DOCUMENT EXTRACT start

During 1998, the Company planned and implemented a re-structuring which
included:
- - the January 12, 1998 filing of a voluntary petition for protection
under Chapter 11 of the U.S. Bankruptcy Code to restructure the
business
- - significantly reducing corporate overhead
- - pursuant to the Chapter 11 proceedings, rejecting the leases and
closing all of its stores except for its one profitable location Coral
Square mall
- - settling all claims of creditors and emerging from bankruptcy on
October 27, 1998
- - entering into a merger agreement on May 14, 1998 and consummating a
merger with Bobby Allison Cellular Systems of Florida, Inc. on December
31, 1998
Sources of Revenue
The Company's revenues are generated principally from three sources:
(i) Retail Sales. The Company sells cellular and wireless products,
such as phones, pagers and related accessories in the Company's retail outlets.
(ii) Activation Commissions. The Company receives an activation
commission from the applicable cellular carrier when a customer initially
subscribes for the cellular carrier's service. The amount of the activation
commission paid by cellular carriers is based upon the service plan offered by
the carrier and is recognized by the Company at the time of sale. New
subscription activation commissions are fully refundable if the subscriber
cancels its subscription prior to completion of a minimum period of continuous
active service (generally 90 days). Customers generally sign a service agreement
with the Company that the customer reimburse the Company for lost activation
commissions in the event of the early cancellation of service. The Company
accrues for estimated deactivation losses, net of cancellation fees, by creating
a reserve against carrier accounts receivable. The reserve is reflective of the
historical cancellation experience.
8
<PAGE> 9
Due to the fact that the Company only has sales locations in the state
of Florida and entered into an exclusive carrier agreement with AT&T Wireless
Services in the State of Florida, the Company does not currently offer any PCS
or alternate cellular services. As stated above, the Company plans to expand
into the State of Georgia and expects to open its first store in Atlanta,
Georgia in July of 1999. At such time, the Company expects to begin offering
wireless services from a number of cellular and PCS carriers in Atlanta and,
when applicable, other cities in the state of Georgia on a non-exclusive basis.
AT&T Wireless Services' activation commissions accounted for approximately 34.6%
of net revenues and 13.7% of the Company's net accounts receivables for the
three months ended March 31, 1999.
(iii) Residual Payments. The Company receives monthly payments directly
from customers for the pager airtime that the Company buys wholesale from paging
carriers and then resells to individuals and small businesses.

DOCUMENT EXTRACT end
MATERIAL SUPPLIED start

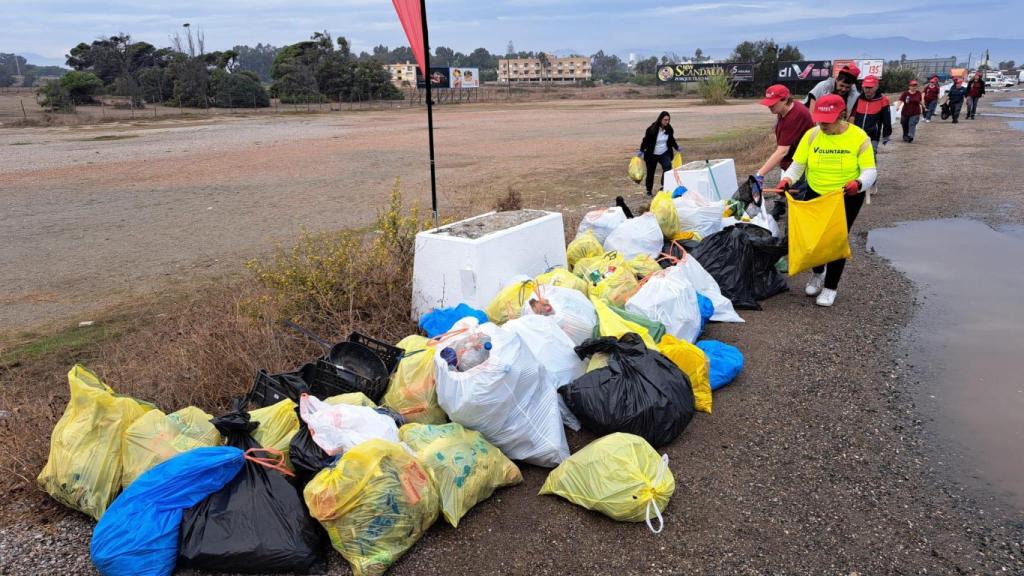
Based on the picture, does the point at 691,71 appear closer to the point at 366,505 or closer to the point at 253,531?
the point at 366,505

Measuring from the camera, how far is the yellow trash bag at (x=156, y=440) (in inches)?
116

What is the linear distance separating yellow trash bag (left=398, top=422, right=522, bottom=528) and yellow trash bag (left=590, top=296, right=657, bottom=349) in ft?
3.95

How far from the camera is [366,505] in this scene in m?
A: 2.61

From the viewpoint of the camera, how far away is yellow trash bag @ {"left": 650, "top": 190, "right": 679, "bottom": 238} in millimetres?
6227

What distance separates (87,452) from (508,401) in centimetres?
183

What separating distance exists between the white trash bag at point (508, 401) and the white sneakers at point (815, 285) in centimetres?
328

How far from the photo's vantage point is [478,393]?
3.11 meters

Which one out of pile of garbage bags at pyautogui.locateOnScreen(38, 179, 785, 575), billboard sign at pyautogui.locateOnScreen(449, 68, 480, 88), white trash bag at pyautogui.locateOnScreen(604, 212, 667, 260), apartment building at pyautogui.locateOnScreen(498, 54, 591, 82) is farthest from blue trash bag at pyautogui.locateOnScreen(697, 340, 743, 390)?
apartment building at pyautogui.locateOnScreen(498, 54, 591, 82)

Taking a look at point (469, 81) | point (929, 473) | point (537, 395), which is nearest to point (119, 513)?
point (537, 395)

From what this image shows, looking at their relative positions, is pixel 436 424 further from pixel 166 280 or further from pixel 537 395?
pixel 166 280

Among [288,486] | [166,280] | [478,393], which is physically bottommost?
[166,280]

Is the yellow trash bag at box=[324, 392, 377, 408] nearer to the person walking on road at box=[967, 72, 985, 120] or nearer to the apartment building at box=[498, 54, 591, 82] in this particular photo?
the person walking on road at box=[967, 72, 985, 120]

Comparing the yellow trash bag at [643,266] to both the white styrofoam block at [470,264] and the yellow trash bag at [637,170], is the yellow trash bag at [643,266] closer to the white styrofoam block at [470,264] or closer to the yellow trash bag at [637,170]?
the white styrofoam block at [470,264]

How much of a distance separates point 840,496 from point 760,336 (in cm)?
203
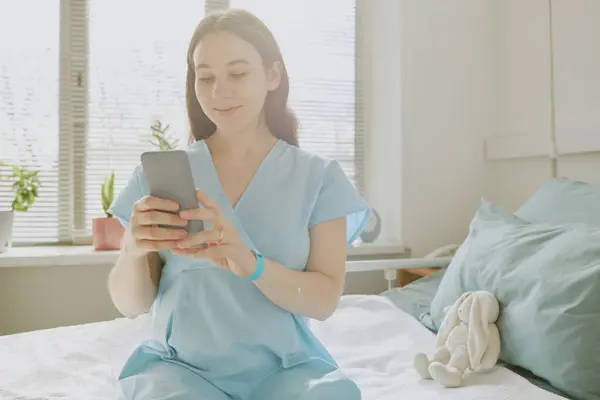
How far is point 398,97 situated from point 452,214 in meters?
0.54

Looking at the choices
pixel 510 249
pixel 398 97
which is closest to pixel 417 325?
pixel 510 249

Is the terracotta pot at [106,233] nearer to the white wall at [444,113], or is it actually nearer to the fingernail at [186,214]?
the white wall at [444,113]

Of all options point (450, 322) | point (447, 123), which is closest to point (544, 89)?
point (447, 123)

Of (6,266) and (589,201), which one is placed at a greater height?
(589,201)

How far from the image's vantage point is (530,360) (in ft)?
3.69

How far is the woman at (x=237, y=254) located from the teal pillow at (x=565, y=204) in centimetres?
73

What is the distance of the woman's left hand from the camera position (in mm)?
799

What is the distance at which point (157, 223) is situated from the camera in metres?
0.80

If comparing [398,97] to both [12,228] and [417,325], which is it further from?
[12,228]

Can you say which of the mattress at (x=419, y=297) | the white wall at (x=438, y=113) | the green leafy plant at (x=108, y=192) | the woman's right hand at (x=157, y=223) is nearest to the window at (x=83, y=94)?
the green leafy plant at (x=108, y=192)

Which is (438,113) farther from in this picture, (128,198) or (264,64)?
(128,198)

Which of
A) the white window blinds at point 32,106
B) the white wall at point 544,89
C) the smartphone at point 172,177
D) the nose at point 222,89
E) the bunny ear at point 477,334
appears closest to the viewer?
the smartphone at point 172,177

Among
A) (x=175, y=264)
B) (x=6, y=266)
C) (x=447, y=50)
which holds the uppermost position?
(x=447, y=50)

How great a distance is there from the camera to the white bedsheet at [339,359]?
3.54ft
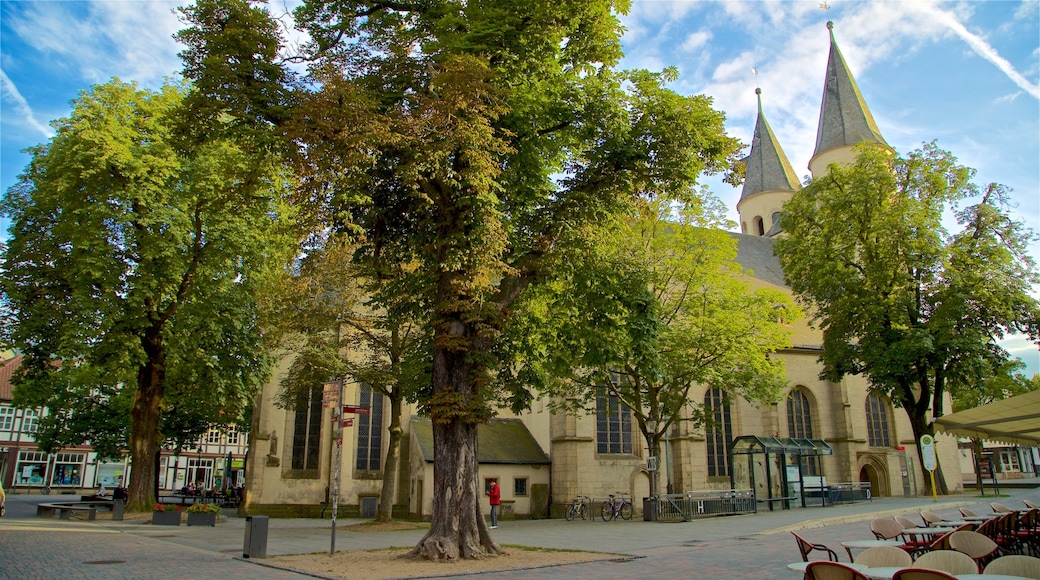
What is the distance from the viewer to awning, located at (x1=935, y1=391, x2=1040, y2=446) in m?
8.98

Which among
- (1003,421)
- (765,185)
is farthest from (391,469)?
(765,185)

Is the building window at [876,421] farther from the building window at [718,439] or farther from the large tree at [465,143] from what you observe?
the large tree at [465,143]

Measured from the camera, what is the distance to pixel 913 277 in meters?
28.5

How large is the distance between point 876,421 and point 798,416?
224 inches

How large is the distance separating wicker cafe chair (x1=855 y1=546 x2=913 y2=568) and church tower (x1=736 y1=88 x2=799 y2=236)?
51.6 meters

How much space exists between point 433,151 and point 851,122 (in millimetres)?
47801

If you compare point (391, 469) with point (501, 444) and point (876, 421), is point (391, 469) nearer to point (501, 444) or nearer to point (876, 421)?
point (501, 444)

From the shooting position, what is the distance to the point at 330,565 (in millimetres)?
11594

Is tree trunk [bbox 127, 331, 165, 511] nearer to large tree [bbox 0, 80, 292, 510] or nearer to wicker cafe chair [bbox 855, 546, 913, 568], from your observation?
large tree [bbox 0, 80, 292, 510]

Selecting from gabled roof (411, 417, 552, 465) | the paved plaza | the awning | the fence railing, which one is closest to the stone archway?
the paved plaza

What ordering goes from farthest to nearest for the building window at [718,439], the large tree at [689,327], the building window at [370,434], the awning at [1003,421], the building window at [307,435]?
1. the building window at [718,439]
2. the building window at [370,434]
3. the building window at [307,435]
4. the large tree at [689,327]
5. the awning at [1003,421]

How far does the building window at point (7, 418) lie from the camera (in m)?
53.6

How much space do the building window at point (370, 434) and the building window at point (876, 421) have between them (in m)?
26.2

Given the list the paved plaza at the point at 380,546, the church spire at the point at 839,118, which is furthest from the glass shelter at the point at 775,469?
the church spire at the point at 839,118
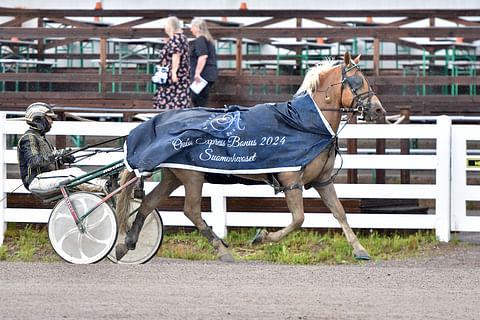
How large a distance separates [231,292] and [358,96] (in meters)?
2.20

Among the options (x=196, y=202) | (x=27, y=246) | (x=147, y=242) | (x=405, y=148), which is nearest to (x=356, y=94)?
(x=196, y=202)

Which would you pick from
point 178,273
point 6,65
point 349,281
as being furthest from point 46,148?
point 6,65

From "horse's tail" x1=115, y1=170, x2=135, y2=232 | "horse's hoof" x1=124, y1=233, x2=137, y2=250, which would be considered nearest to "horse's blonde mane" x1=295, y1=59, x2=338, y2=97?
"horse's tail" x1=115, y1=170, x2=135, y2=232

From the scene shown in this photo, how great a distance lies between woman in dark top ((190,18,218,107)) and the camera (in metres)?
11.8

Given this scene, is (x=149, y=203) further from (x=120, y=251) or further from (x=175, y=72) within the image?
(x=175, y=72)

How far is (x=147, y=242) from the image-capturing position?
8492mm

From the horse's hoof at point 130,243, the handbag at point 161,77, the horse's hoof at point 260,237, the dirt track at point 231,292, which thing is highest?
the handbag at point 161,77

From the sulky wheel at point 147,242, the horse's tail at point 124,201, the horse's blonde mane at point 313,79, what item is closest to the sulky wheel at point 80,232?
the horse's tail at point 124,201

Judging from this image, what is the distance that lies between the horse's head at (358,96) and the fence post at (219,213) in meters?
2.49

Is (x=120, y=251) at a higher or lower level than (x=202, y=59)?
lower

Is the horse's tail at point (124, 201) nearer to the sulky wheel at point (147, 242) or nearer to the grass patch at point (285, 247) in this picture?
the sulky wheel at point (147, 242)

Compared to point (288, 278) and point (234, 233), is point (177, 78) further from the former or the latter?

MATERIAL SUPPLIED end

EXERCISE SET →
1 > Answer these questions from the company filing excerpt:
(a) On what date did the Company emerge from bankruptcy?
(b) What is the usual minimum period of continuous active service before new subscription activation commissions stop being refundable?
(c) What share of net revenues did AT&T Wireless Services' activation commissions account for in the three months ended March 31, 1999?
2 > Rewrite the stretch of the listing from the line that contains "How far is (x=147, y=242)" through the end of the listing as a Markdown table with the columns Row and Line, giving each line a row number and leaving out blank lines.
The company filing excerpt and the listing have no connection to each other.

WRITTEN RESPONSES →
1 >
(a) October 27, 1998
(b) 90 days
(c) Approximately 34.6%

2 >
| Row | Line |
|---|---|
| 1 | How far is (x=147, y=242) from the image-capturing position? |
| 2 | 8492mm |
| 3 | From the horse's hoof at point 130,243, the handbag at point 161,77, the horse's hoof at point 260,237, the dirt track at point 231,292, which thing is highest? |
| 4 | the handbag at point 161,77 |
| 5 | From the sulky wheel at point 147,242, the horse's tail at point 124,201, the horse's blonde mane at point 313,79, what item is closest to the sulky wheel at point 80,232? |
| 6 | the horse's tail at point 124,201 |
| 7 | Judging from this image, what is the distance that lies between the horse's head at (358,96) and the fence post at (219,213) in meters? |
| 8 | 2.49 |
| 9 | Is (x=120, y=251) at a higher or lower level than (x=202, y=59)? |
| 10 | lower |
| 11 | Is the horse's tail at point (124, 201) nearer to the sulky wheel at point (147, 242) or nearer to the grass patch at point (285, 247) in this picture? |
| 12 | the sulky wheel at point (147, 242) |
| 13 | Compared to point (288, 278) and point (234, 233), is point (177, 78) further from the former or the latter? |